How I Write with Large Language Models

A colorful watercolor illustration on a white background of a robot sitting at a desk writing with a pen. He has a desklamp and a cup with pens in it.

This is the final version of the post, refined through the editing process I describe below. You can see my starting point by reading my first draft and comparing it with the LLM-edited draft.

ChatGPT 3.5 came out just over two years ago and sparked an explosion in Large Language Model (LLM) development. Dozens of companies released their own models, and the state of the art advanced by the hour.

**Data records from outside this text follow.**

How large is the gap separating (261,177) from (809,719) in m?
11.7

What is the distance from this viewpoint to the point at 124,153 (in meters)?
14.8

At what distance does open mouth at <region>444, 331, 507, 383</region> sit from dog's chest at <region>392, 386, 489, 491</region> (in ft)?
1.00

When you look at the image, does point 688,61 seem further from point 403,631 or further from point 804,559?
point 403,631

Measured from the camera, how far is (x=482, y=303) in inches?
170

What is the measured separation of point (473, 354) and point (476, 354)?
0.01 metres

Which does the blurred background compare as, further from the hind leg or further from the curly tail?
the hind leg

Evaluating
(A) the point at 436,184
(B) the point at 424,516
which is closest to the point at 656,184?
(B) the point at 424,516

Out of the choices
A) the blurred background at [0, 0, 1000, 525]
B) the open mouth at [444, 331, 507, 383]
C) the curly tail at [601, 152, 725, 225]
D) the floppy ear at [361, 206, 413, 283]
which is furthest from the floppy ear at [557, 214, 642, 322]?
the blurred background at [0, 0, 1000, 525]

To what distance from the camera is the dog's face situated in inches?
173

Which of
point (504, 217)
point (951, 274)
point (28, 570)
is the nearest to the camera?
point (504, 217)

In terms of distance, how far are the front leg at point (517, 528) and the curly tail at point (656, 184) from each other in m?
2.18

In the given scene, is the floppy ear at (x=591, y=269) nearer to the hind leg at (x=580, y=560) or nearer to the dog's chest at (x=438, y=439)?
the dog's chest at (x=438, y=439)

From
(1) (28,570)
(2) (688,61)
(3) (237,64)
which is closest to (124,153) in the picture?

At the time, I wrote about how I used ChatGPT to write. My method was primitive. With years of experience and improvements in the models, I have refined how I use LLMs to edit text. Here is my new method.

Drafting

I write the first draft entirely by hand. This helps me preserve my voice and prevents the writing from being overly influenced by the LLM. It also supports my main goal of writing: to clarify my thinking.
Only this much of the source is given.